Assignment:
On every line of the listing, check for "Zealand"; copy the lines that have it.

Available data:
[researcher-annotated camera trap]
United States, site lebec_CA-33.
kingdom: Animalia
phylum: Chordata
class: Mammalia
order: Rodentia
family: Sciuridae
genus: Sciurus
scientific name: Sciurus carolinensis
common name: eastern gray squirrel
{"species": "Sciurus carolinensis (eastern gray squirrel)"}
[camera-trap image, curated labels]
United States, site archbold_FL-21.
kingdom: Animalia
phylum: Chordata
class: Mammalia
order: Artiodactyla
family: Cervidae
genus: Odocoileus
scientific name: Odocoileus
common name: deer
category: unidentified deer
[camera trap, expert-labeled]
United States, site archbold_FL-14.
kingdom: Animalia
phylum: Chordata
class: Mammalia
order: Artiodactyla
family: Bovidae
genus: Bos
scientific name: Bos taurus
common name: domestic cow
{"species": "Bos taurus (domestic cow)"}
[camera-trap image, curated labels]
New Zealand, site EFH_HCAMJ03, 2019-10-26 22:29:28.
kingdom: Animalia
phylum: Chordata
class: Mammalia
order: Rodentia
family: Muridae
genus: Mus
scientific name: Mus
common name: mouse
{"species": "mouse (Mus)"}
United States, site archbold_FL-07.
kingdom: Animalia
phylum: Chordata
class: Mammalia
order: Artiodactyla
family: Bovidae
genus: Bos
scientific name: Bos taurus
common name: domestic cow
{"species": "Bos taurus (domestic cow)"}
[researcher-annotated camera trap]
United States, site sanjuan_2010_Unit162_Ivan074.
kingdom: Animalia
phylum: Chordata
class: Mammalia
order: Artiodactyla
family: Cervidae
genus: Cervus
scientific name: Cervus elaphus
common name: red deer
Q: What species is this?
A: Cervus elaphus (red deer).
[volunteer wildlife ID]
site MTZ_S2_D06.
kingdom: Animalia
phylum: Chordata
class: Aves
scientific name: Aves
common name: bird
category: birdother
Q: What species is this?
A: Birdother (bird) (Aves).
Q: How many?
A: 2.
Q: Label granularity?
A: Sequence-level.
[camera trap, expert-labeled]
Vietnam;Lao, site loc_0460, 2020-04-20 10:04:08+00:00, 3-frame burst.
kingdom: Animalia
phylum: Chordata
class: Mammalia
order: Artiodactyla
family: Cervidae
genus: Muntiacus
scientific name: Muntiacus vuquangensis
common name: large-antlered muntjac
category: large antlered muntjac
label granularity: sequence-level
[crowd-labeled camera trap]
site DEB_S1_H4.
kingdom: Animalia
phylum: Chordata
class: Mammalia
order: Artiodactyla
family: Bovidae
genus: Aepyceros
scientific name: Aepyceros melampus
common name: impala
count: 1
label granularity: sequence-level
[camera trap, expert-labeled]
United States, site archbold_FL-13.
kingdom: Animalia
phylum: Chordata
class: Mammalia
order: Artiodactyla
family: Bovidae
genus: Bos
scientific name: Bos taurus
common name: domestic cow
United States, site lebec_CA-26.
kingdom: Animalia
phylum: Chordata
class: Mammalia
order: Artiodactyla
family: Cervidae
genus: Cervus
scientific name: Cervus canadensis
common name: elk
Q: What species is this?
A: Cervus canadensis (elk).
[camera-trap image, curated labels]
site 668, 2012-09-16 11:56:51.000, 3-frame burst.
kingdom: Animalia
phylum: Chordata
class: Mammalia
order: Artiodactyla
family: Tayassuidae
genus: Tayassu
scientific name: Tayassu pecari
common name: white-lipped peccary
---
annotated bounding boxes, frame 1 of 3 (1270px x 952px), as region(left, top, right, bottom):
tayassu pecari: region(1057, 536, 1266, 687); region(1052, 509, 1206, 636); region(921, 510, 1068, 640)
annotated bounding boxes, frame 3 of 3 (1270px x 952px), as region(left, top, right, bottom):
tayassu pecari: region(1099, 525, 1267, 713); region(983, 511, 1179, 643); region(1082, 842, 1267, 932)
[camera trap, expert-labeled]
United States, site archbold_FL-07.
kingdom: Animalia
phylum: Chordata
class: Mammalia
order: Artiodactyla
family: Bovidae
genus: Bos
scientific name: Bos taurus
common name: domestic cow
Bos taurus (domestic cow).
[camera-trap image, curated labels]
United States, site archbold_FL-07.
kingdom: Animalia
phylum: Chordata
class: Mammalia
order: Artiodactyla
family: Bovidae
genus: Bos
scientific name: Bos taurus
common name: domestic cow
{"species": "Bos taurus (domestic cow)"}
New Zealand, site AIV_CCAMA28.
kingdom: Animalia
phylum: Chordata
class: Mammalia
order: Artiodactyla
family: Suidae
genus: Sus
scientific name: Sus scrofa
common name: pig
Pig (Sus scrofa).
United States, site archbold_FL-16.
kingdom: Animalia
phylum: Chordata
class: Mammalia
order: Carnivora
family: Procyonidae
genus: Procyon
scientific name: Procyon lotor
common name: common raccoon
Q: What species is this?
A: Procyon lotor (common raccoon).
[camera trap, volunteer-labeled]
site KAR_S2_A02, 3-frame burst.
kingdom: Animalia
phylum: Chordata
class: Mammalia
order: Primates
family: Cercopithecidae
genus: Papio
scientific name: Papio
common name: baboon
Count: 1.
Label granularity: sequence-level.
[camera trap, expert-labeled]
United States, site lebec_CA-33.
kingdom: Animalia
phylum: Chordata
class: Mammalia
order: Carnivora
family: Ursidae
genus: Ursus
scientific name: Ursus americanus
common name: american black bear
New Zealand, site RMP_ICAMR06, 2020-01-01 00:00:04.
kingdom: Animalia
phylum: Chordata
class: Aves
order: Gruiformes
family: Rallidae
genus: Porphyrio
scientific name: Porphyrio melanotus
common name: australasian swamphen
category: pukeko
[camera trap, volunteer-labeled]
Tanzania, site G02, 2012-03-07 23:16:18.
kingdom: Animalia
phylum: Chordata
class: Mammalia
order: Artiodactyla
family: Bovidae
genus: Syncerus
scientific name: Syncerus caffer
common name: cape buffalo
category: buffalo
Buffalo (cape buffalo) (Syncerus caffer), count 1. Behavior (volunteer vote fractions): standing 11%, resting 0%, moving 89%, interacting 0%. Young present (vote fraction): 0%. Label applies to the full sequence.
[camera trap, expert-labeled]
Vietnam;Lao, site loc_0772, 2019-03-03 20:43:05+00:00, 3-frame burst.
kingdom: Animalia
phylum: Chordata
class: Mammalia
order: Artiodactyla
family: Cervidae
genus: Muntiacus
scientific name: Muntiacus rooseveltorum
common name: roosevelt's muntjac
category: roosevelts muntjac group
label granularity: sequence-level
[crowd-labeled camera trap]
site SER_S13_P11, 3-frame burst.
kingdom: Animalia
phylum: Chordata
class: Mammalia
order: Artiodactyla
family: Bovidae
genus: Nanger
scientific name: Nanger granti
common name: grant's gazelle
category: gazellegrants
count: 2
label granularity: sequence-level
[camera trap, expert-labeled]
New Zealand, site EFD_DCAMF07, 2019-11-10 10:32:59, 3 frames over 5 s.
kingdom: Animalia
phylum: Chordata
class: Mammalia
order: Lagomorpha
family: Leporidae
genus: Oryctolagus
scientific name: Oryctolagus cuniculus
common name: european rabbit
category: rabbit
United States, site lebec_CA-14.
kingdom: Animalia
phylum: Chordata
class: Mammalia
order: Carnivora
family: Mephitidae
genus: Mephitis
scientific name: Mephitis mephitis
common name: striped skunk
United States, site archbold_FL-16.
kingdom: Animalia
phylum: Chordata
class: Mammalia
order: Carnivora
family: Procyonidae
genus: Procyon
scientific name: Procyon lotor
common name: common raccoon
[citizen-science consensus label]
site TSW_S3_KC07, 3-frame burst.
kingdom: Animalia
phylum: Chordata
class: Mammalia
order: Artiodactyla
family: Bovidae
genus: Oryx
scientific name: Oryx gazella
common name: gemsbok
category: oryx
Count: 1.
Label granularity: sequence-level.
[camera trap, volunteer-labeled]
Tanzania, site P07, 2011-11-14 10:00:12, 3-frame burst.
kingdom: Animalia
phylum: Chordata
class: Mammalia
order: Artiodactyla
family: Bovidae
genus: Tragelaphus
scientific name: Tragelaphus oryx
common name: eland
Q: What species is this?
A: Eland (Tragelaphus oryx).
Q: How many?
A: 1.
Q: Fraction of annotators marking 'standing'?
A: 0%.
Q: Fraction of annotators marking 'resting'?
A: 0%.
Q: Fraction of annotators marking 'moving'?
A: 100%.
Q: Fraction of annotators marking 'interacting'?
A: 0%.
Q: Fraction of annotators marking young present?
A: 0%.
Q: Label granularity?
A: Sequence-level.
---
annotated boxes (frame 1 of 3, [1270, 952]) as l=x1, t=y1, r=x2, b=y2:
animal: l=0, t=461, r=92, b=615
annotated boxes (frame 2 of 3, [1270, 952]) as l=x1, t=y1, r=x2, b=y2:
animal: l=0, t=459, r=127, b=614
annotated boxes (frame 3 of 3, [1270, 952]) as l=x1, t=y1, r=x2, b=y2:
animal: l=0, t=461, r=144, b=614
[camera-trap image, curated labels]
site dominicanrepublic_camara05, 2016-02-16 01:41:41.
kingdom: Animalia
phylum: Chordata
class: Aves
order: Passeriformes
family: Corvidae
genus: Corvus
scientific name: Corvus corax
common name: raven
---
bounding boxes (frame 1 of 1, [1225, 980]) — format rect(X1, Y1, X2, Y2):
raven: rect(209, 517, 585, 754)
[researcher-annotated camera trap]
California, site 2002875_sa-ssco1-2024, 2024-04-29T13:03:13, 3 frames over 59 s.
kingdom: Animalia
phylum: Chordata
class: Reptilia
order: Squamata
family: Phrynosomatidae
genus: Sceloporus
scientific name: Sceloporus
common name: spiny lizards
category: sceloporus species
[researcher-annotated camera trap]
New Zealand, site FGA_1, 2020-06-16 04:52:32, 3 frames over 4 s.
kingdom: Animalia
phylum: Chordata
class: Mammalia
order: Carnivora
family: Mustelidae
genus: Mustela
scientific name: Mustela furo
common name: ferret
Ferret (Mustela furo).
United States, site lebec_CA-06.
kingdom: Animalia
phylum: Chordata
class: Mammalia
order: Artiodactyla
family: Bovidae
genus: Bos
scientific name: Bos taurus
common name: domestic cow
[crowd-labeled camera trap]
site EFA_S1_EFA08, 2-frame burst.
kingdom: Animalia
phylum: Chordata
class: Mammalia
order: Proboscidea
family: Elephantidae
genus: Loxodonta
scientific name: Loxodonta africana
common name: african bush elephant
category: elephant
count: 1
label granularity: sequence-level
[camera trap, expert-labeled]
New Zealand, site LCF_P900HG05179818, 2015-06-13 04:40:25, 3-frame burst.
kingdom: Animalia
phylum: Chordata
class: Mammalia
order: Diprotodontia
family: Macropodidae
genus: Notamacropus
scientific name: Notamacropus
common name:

Response to the task:
New Zealand, site EFH_HCAMJ03, 2019-10-26 22:29:28.
New Zealand, site AIV_CCAMA28.
New Zealand, site RMP_ICAMR06, 2020-01-01 00:00:04.
New Zealand, site EFD_DCAMF07, 2019-11-10 10:32:59, 3 frames over 5 s.
New Zealand, site FGA_1, 2020-06-16 04:52:32, 3 frames over 4 s.
New Zealand, site LCF_P900HG05179818, 2015-06-13 04:40:25, 3-frame burst.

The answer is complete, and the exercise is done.